I find it confusing, to say the least.
I have no idea whether any of the suggestions will help you with voice or video calls.

3 Likes

Tried the suggestions all just link to the web interface and none allow video calls

Could just do with downloading the Microsoft store version then running it through wine. Will keep searching the web for the download.

2 Likes

Hi Paul
From what I understand, you also need video.
Have you tried Jitsi Meet?

Jorge

3 Likes

Yes but it has to run on Android windows and Linux there is the complications

WhatsApp used to be fine but now getting a copy to run on Linux is the difficulty

If I could get a copy outside of the store perhaps it would be ok using wine.

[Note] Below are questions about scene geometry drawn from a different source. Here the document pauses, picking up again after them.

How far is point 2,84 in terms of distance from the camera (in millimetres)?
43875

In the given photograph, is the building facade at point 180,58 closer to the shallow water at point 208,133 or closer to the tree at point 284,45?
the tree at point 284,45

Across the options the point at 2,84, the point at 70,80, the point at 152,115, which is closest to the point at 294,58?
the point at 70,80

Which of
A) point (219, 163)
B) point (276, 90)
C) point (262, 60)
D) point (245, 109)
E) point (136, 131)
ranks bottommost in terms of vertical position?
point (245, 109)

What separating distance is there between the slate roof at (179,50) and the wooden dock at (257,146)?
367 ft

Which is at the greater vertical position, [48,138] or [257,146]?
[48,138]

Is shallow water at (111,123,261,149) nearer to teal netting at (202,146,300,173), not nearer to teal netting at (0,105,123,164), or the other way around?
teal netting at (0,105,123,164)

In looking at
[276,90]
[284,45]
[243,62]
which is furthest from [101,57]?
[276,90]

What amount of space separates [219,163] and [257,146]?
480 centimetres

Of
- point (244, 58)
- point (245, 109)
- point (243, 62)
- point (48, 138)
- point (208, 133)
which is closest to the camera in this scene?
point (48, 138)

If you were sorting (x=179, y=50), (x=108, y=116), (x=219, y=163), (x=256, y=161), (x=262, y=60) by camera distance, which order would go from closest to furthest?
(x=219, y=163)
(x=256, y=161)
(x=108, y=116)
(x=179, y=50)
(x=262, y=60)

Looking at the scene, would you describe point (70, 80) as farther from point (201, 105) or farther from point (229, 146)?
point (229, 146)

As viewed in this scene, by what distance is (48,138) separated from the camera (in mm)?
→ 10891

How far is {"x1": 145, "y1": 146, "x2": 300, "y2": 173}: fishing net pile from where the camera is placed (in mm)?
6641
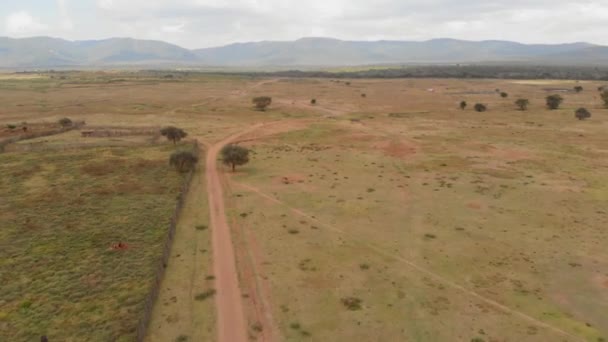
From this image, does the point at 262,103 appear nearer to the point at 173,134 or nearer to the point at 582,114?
the point at 173,134

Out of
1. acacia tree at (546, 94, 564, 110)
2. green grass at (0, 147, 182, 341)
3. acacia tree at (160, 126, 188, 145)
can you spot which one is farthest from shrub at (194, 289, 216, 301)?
acacia tree at (546, 94, 564, 110)

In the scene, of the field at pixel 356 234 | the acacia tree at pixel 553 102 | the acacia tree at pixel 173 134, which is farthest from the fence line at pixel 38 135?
the acacia tree at pixel 553 102

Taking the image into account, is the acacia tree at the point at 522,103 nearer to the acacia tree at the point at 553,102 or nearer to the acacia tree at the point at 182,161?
the acacia tree at the point at 553,102

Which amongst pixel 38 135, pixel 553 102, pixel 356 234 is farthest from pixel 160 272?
pixel 553 102

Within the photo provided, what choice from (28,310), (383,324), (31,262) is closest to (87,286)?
(28,310)

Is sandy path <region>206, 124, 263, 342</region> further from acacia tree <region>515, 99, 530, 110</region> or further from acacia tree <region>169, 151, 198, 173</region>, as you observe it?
acacia tree <region>515, 99, 530, 110</region>
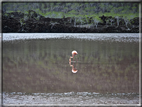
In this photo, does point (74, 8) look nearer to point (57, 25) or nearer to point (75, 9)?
point (75, 9)

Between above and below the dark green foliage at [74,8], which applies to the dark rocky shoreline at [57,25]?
below

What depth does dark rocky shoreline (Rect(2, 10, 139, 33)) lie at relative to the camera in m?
78.9

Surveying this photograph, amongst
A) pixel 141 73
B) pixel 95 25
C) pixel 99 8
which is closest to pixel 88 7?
pixel 99 8

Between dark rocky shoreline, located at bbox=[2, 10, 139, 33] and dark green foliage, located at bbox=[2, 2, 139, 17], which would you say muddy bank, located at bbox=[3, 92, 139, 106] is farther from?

The web version does not offer speech or video just message on Linux

Been through the zapzap etc and they also don’t do speech just a front end to web server.

Wednesday I am just going to use my tablet instead

1 Like

Hi Paul,

Have you read about Jitsi Meet? :thinking:

Jitsi Desktop for Windows, Linux and Mac
Jitsi for Mobile - Android and iOS

You can have your own server or you can use the Jitsi server (I don’t recommend it because it may be slower than your own server)

Jorge

4 Likes

We dont have a server too small to need one. Tend to use google docs and sheets to share things otherwise everyone does his own thing.

Will try your suggestion and see how i get on, suspect the reaction will be NO ….. there is a power struggled going on between president of our association and another in our village so these things like communications tend to take a back seat. They just look to me as the tech guy who knows nothing.